▶ THE TASK
Return every line of the records that contains the string "picture", matching case exactly.

▶ SUPPLIED MATERIAL
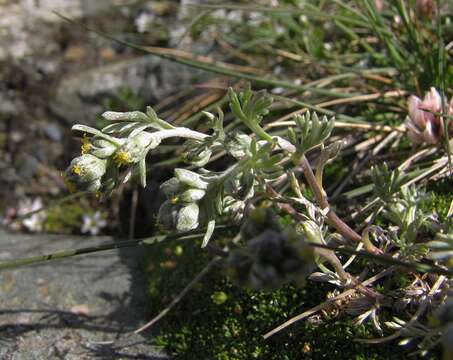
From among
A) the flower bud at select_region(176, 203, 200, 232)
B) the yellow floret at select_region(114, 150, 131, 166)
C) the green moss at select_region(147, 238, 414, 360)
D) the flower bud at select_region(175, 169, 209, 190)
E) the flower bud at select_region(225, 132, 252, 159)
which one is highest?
the flower bud at select_region(225, 132, 252, 159)

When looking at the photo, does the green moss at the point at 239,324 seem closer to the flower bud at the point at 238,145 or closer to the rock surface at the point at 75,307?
the rock surface at the point at 75,307

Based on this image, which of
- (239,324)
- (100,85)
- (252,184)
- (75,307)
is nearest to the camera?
(252,184)

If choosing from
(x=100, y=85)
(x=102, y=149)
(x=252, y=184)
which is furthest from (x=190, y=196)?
(x=100, y=85)

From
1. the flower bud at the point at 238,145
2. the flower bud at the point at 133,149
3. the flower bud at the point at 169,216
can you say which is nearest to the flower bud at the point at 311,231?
the flower bud at the point at 238,145

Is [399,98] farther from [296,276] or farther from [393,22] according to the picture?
[296,276]

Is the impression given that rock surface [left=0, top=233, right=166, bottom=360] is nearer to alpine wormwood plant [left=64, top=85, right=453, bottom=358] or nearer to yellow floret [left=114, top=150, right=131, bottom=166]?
alpine wormwood plant [left=64, top=85, right=453, bottom=358]

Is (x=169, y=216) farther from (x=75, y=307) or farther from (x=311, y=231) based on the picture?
(x=75, y=307)

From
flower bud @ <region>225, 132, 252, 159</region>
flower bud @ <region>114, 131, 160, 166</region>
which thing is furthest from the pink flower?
flower bud @ <region>114, 131, 160, 166</region>
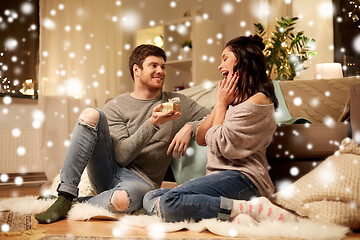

▶ TASK SOLUTION
Is [399,98] farther from [296,276] or farther from [393,22] according to the picture?
Is (x=169, y=216) farther from (x=75, y=307) or farther from (x=311, y=231) based on the picture?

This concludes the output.